With this I get a single cpdCheck task, but it finds duplicates in subproject/src/integrationTest:

source = subprojects*.sourceSets*.main*.java*.srcDirs

With this I get the same (duplication in integrationTest):

source = []
subprojects.forEach { project -> it.source(project.sourceSets.main.java) }

Finally, I get

* What went wrong:
A problem occurred evaluating root project 'xxx-parent'.
> Failed to apply plugin class 'org.gradle.api.plugins.JavaBasePlugin'.
   > Could not get unknown property 'main' for SourceSet container of type org.gradle.api.internal.tasks.DefaultSourceSetContainer.

for

source = []
allprojects.forEach { project ->
    project.plugins.withType(JavaBasePlugin) { plugin ->
        project.sourceSets.main.java.forEach { s -> rootProject.cpdCheck.source(s) }
    }
}
aaschmid commented 4 years ago
  1. the java plugin is not required for the CPD plugin to work but it prints a warning if you haven't manually add it to one of the childrens check task if you have no JavaBasePlugin on the root project, see e.g. https://github.com/TNG/junit-dataprovider/blob/master/build.gradle.kts#L357

  2. Hm ... I think the too many sourcesets are still caused by the lazy evalutation logic even if you are using the evalationDependsOnChildren(). Would you mind to adjust your reproducer above? I have not that much time at the moment but would try to fix it if it is urgent to you...

  3. Your exception is also odd as the plugins.withType (see here) should not cause errors if no plugin matches. JavaBasePlugin (see here) should have sourceSets already but maybe they changed that java plugin creates the main sourcesets, see here. And you apply java plugin ...

C-Otto commented 4 years ago

Sorry, I'm confused about the current state. Let's ignore the "global scan", i.e. using CPD to find duplicates between subprojects.

My understanding: This is a bug in your code, where my explicit configuration is overwritten due to lazy initalisation. The configuration order plays a crucial role here, which is why evaluationDependsOnChildren() works around this issue. Despite my assumptions, the java-test-fixtures plugin does not do anything that contributes to this bug (especially this bug: https://github.com/gradle/gradle/issues/13781).

Is this correct?

aaschmid commented 3 years ago

@C-Otto: sorry for the inactivity on this issue but my spare is quite limited at the moment and I honestly higher prioritize other things.

I deeply need to think about the lazy initialization here but still not sure if this is really a bug...

C-Otto commented 3 years ago

As long as CPD does not stick to the configuration, I'd like to think it's a bug. This could be a bug in the code that reads and applies the configuration, or something in the documentation. Either way, it does not work, and I have no way of making it work.
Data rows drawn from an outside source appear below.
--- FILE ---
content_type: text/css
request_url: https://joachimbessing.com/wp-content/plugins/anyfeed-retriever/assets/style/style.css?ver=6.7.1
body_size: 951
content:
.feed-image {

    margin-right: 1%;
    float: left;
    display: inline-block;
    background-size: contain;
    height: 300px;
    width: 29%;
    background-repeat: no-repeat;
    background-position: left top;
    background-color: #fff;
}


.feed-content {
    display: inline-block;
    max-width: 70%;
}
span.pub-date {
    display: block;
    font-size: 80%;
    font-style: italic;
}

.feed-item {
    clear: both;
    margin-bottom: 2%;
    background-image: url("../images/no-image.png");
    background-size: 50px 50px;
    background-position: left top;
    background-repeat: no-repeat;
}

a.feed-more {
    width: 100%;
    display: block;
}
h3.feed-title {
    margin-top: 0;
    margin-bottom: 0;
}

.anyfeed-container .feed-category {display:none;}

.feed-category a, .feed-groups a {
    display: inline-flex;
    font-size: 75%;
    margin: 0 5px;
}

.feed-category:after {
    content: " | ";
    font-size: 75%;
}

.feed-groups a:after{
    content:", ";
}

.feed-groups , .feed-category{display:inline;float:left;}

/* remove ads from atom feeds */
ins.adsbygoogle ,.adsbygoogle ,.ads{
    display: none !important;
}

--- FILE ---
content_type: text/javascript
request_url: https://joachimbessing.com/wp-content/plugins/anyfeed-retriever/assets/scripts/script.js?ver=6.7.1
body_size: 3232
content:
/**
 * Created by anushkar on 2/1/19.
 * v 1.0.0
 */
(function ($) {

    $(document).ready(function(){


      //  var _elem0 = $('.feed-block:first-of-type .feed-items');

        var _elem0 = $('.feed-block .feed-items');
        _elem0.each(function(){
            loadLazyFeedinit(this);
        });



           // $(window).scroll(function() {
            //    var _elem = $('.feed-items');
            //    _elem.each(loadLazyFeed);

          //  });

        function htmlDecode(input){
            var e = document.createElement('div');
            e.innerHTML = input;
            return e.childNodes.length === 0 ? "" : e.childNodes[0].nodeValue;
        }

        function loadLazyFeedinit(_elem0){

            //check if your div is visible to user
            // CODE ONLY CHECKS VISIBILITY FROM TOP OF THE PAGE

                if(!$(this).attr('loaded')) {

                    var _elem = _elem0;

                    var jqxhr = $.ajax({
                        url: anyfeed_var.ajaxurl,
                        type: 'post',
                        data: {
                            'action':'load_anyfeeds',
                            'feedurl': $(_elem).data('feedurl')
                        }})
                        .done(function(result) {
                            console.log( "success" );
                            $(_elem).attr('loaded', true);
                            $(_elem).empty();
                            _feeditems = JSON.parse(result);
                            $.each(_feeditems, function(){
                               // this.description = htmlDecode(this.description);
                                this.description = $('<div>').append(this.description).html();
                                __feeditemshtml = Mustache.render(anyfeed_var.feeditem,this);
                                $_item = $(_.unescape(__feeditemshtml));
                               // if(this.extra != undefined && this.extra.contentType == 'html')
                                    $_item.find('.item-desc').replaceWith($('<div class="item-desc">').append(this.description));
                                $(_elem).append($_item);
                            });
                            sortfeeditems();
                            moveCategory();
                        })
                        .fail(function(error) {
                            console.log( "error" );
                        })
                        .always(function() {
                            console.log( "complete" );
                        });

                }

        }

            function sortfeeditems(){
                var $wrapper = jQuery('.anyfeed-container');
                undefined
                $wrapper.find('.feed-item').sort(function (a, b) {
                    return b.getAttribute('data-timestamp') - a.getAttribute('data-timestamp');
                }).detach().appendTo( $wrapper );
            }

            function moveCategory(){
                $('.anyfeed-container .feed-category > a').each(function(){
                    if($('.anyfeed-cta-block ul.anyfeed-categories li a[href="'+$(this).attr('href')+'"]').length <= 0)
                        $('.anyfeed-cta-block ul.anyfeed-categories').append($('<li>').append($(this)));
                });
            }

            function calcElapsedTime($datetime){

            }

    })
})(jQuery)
aaschmid commented 3 years ago

I will try to figure out a solution as soon as possible using your reproducer from above. However, you mentioned integrationTest source sets above. Is this use case already part of the reproducer or could you kindly add it?

C-Otto commented 3 years ago

I believe the issue is related to the existence of several source sets, and the name/purpose of these is not relevant. The reproducer contains two commits, where the initial commit exposes the bug with integration tests.